Schulte ha frequentato convegni di sociologi e psicologi, ha visitato il paese dove il tempo è più libero e il divario tra i sessi più ristretto (la Danimarca), ha raccolto testimonianze. Quando ha postato in rete l'annuncio «Cerco mamme con tempo libero», le risposte delle americane sono state sarcastiche: «Se ne trovi una dovresti esporla in un museo, insieme a un unicorno, una sirena e un politico onesto». In effetti le statistiche indicano che le donne sono più indaffarate degli uomini, e non è solo una questione di matematica. Il tempo che resta, dopo aver lavorato ed essersi occupate di casa e figli, è qualitativamente oltre che quantitativamente inferiore a quello dei maschi. Sarà anche più di quanto avessero le donne negli anni 60, ma è tempo spezzettato e contaminato, continuamente interrotto dalle richieste degli altri e dai pensieri sulle incombenze future. Quanto agli uomini, i giovani vogliono finalmente dedicarsi un po' di più alla famiglia e iniziano a sentirsi a corto di tempo anche loro.

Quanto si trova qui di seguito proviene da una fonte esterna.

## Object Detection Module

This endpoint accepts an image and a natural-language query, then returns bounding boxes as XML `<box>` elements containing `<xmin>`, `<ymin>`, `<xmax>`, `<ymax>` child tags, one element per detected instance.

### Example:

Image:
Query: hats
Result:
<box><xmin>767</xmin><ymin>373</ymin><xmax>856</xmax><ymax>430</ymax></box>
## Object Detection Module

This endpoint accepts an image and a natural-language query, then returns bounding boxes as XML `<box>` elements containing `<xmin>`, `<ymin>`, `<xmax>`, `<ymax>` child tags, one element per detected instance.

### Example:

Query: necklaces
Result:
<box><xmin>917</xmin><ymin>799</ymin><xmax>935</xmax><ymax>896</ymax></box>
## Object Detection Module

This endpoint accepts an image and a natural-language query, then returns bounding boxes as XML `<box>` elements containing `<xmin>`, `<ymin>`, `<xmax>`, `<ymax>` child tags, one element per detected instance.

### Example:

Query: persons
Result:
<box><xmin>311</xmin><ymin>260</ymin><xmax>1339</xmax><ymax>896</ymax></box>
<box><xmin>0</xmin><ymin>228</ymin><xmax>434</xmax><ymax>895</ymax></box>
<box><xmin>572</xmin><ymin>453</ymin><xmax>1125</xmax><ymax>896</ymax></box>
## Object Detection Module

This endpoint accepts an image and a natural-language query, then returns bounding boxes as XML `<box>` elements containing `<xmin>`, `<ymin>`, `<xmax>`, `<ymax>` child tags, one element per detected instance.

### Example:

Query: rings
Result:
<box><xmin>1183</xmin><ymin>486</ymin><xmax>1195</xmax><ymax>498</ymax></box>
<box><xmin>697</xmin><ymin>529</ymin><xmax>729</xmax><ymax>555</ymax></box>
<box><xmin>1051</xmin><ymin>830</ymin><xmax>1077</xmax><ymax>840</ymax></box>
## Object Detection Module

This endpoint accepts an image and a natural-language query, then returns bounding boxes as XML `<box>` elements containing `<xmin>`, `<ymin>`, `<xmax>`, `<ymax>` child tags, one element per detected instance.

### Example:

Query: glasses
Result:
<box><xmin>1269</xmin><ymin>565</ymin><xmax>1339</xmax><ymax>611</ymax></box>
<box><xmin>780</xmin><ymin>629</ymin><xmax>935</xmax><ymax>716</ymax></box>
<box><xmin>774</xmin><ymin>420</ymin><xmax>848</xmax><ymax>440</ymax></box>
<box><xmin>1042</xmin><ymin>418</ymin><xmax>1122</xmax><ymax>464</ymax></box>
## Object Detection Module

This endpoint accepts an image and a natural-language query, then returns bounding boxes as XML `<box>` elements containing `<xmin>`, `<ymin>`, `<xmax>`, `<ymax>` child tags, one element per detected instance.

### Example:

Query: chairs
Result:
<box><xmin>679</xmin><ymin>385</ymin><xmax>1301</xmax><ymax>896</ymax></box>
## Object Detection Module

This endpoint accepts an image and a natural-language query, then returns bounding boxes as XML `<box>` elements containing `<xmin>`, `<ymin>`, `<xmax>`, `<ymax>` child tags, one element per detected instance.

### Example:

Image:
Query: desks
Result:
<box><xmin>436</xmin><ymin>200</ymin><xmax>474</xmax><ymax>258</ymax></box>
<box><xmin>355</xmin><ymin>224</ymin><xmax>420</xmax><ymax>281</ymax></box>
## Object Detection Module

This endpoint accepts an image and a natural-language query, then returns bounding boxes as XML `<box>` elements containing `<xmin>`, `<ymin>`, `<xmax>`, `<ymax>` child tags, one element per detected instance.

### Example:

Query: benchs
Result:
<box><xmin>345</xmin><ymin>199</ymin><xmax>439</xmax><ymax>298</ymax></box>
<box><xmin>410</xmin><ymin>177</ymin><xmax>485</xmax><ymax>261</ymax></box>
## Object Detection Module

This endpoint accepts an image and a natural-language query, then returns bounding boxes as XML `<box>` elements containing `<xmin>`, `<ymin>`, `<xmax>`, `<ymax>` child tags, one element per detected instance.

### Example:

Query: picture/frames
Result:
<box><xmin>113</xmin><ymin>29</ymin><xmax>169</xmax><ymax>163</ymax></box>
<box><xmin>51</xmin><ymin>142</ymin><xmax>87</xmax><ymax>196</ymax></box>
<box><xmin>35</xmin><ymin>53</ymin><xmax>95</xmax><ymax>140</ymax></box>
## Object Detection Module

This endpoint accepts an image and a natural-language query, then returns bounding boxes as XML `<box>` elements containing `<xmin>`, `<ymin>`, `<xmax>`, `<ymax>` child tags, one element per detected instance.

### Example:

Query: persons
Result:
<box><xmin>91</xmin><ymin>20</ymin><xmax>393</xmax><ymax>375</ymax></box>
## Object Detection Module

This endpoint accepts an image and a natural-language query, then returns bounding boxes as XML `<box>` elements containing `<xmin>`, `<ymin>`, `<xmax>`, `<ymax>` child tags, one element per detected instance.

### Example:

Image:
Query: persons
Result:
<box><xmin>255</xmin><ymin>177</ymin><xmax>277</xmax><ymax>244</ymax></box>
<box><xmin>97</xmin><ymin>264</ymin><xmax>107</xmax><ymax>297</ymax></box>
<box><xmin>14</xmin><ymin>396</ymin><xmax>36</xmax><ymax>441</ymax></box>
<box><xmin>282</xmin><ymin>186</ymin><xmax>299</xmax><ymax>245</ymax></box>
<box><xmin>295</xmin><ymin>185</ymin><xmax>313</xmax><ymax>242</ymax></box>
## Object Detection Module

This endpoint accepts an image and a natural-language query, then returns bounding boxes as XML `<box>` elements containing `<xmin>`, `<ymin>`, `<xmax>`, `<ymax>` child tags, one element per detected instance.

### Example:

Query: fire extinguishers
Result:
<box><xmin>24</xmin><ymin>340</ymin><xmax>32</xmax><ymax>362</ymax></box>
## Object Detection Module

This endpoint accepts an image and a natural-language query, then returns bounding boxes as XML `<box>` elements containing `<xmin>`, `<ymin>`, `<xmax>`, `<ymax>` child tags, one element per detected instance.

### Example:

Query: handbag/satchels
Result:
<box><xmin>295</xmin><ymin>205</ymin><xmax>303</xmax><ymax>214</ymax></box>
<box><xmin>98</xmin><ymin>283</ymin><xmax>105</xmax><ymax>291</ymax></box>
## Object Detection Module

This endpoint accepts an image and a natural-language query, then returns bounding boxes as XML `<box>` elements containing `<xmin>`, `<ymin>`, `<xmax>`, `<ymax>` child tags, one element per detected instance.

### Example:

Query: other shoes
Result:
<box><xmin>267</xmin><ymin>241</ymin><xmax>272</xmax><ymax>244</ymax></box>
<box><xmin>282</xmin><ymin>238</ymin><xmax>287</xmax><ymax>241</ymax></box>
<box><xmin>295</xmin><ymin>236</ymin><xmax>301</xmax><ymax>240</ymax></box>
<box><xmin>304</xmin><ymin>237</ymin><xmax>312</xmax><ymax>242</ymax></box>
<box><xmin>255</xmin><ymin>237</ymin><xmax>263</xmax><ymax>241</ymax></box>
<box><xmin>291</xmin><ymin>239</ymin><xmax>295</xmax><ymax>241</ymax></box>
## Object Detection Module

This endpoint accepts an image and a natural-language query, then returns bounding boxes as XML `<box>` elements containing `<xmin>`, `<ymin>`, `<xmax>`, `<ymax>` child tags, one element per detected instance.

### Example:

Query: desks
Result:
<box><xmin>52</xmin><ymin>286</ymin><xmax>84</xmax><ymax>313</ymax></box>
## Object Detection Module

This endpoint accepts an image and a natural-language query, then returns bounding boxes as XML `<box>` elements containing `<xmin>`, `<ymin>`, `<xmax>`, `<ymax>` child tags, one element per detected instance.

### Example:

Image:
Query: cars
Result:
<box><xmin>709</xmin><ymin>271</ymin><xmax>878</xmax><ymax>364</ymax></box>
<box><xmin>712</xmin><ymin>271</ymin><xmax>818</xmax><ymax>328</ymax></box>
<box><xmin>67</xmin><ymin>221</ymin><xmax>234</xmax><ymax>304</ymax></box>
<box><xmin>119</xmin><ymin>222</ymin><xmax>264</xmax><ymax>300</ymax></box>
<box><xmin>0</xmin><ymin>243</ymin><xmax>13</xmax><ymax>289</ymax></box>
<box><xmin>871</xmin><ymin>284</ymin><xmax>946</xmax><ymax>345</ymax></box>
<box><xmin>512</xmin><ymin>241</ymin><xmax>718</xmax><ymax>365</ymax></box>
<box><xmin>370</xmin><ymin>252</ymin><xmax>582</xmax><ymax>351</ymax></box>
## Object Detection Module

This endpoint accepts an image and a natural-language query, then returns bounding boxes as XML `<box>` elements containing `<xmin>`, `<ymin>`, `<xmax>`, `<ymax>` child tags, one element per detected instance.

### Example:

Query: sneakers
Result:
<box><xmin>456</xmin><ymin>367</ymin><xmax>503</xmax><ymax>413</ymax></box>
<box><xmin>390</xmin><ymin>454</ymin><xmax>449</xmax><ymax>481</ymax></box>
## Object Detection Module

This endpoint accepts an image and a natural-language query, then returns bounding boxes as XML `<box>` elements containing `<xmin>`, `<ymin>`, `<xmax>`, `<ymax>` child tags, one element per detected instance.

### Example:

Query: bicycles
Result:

Misurare come le persone impiegano i 1.440 minuti che compongono un giorno è un'attività scientifica abbastanza recente. Prima le giornate scorrevano e basta, con pochi fortunati occupati a fare ciò che volevano e tutti gli altri impegnati in quel che dovevano fare. Poi sono arrivati gli orologi, la rivoluzione industriale, la corsa a massimizzare la produttività nelle fabbriche. Il tempo è diventato denaro e la giornata lavorativa si è allungata, almeno fino agli anni 50. Per un po' ci siamo illusi che il futuro avrebbe premiato lo svago: l'economista John Maynard Keynes nel 1930 si aspettava per il 2030 una settimana lavorativa di 15 ore, mentre il presidente Nixon immaginava per il 1990 un anno lavorativo di sei mesi o un'età media per la pensione di 38 anni. E invece no, chi un posto retribuito ce l'ha lavora ancora tanto. Chi non ce l'ha, fatica a chiamare tempo libero le ore passate a preoccuparsi per la mancanza di un impiego. Le tecnologie ci hanno liberato dalle incombenze più pesanti ma ci hanno reso sempre raggiungibili, sempre disponibili, sempre pronti a riempire gli intervalli con qualche attività a portata di smartphone. Essere super-impegnati è diventato quasi un obbligo sociale. Ci si lamenta dei troppi impegni, ma si fa anche a gara a chi ne ha di più, sostiene la studiosa Ann Burnett. Essere occupati è uno status, ci fa sentire importanti. Per guadagnare tempo libero possiamo cominciare da qui, tagliando gli obblighi che ci siamo imposti da soli. Per il resto è utile ricordare che ogni periodo storico ci ha riservato qualche tipo di stress. In passato abbiamo avuto guerre, fame, pestilenze. All'Occidente oggi tocca l'ansia per il tempo che non basta e quella di come occupare il tempo che resta.